Das gilt für öffentliche Veranstaltungen und private Feiern in Main-Spessart

21.06.2021
Seit Montag, 7. Juni sind öffentliche Veranstaltungen wie private Feiern in Landkreisen und kreisfreien Städten mit einer stabilen 7-Tage-Indizidenz unter 50 - wie im Landkreis Main-Spessart - wieder in eingeschränktem Umfang möglich. Hierzu erreichen uns viele Anfragen, welche Vorgaben hier gelten und was dabei im Einzelnen beachtet werden muss.

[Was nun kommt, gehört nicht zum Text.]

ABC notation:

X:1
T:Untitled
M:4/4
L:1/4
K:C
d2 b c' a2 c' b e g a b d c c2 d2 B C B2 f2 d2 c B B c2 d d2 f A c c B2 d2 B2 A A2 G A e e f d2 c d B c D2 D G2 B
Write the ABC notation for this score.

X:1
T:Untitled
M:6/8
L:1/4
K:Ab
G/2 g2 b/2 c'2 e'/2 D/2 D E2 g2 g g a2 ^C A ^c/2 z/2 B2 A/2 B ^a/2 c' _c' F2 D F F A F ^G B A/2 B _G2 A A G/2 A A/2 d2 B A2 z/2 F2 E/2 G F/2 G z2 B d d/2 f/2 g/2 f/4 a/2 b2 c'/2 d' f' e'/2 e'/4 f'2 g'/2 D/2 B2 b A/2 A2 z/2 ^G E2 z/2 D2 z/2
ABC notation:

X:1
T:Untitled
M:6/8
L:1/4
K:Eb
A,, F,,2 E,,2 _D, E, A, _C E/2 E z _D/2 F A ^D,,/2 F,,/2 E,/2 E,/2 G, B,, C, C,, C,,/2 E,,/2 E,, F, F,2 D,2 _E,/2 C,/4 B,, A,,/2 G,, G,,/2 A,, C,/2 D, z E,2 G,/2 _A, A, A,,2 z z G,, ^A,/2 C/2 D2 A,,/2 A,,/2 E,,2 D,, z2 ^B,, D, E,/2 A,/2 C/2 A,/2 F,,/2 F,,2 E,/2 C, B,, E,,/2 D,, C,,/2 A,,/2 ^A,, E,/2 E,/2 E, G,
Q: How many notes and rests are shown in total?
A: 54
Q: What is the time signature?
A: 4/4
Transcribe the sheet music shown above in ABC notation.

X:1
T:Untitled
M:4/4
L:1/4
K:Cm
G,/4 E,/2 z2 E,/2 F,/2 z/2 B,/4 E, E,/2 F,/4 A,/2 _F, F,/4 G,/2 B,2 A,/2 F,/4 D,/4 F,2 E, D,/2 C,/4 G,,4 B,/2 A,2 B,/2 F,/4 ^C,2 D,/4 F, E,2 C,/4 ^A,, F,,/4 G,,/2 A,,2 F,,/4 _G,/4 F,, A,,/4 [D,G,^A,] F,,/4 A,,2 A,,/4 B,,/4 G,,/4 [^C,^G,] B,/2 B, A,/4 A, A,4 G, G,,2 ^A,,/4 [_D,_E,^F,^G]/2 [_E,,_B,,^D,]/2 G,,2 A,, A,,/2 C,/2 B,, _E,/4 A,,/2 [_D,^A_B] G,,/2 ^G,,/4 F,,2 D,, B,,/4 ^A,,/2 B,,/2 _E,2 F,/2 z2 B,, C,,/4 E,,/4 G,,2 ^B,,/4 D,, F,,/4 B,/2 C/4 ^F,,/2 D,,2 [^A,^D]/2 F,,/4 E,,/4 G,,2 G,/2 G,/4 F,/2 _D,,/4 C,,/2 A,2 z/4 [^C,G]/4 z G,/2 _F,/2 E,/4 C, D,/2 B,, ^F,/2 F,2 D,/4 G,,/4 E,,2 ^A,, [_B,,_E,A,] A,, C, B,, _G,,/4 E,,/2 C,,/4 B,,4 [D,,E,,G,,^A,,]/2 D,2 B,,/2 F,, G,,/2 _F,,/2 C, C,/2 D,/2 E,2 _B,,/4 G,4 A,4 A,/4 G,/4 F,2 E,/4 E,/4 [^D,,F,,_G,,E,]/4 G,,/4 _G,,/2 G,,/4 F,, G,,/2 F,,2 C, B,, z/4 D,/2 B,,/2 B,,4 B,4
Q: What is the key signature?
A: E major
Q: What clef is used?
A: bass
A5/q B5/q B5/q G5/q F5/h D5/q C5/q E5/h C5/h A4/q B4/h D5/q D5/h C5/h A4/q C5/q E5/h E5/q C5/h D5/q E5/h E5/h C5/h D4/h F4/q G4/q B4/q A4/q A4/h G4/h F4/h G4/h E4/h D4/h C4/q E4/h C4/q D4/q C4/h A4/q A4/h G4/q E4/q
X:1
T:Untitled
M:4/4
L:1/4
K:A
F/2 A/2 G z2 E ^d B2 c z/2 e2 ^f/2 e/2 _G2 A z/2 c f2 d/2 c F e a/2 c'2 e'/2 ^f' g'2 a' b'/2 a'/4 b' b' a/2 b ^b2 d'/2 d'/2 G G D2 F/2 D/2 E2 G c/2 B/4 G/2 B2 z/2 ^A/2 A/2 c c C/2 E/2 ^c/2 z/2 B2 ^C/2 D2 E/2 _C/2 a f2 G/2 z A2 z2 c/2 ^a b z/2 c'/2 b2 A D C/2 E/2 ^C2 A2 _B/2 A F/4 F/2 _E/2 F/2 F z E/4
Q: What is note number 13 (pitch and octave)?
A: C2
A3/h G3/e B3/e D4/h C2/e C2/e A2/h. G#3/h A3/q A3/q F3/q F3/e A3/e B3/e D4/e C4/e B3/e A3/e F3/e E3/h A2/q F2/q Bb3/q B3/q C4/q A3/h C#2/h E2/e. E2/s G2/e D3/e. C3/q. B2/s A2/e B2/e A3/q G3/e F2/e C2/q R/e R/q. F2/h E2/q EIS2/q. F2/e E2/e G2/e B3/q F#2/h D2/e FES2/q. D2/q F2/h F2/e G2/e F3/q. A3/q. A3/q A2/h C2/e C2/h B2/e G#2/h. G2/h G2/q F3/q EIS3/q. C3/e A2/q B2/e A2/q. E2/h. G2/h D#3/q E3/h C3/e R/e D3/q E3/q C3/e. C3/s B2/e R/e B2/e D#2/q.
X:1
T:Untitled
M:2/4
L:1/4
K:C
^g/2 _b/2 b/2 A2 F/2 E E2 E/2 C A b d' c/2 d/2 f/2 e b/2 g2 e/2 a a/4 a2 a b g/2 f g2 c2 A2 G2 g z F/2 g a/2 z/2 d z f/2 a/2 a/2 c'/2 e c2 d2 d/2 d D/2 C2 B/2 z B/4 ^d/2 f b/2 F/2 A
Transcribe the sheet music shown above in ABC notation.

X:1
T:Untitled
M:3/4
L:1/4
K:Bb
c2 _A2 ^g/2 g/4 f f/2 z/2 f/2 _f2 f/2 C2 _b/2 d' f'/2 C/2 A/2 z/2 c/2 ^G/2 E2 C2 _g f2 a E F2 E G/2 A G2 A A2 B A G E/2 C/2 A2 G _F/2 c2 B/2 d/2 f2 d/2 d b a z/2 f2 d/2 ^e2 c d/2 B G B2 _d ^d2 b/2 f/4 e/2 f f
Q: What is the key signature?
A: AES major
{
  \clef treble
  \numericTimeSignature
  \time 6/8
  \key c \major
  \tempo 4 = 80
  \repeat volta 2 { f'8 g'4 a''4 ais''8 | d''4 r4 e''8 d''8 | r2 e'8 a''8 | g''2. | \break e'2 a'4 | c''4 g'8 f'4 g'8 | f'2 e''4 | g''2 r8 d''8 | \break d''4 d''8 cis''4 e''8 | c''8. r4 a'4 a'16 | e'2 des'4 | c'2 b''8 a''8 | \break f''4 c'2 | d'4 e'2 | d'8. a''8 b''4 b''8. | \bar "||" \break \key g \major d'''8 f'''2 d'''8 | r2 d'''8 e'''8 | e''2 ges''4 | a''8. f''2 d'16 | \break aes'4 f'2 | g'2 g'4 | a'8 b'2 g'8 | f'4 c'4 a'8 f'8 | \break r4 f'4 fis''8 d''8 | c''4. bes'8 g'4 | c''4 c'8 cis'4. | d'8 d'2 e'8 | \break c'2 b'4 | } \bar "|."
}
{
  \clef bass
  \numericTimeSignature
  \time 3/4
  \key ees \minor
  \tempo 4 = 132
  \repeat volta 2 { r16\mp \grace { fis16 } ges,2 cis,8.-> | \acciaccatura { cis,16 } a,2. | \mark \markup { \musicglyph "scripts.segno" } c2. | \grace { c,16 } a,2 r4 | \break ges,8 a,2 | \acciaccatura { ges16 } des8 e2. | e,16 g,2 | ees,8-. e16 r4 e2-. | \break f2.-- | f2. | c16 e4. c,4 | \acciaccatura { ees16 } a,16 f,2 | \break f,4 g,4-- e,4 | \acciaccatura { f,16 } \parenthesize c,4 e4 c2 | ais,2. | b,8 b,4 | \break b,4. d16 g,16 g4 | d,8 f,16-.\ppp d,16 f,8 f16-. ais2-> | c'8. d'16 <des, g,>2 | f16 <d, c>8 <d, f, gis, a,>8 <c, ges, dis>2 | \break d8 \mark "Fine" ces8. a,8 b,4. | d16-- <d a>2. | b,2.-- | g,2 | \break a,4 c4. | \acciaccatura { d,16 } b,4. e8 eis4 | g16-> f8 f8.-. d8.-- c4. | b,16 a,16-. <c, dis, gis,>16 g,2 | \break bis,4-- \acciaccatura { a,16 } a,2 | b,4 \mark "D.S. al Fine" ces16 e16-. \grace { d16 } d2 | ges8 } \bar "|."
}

Öffentliche Veranstaltungen aus besonderem Anlass und mit einem von Anfang an klar begrenzten und geladenen Personenkreis sind bis zu 50 Personen in geschlossenen Räumen und bis zu 100 Personen unter freiem Himmel erlaubt, einschließlich geimpfter oder genesener Personen und Kindern unter 14 Jahren. Beispielsweise ist es in diesem Rahmen möglich, den Jahrtag eines Ortsvereins oder die Krönungsfeier einer Weinprinzessin zu veranstalten.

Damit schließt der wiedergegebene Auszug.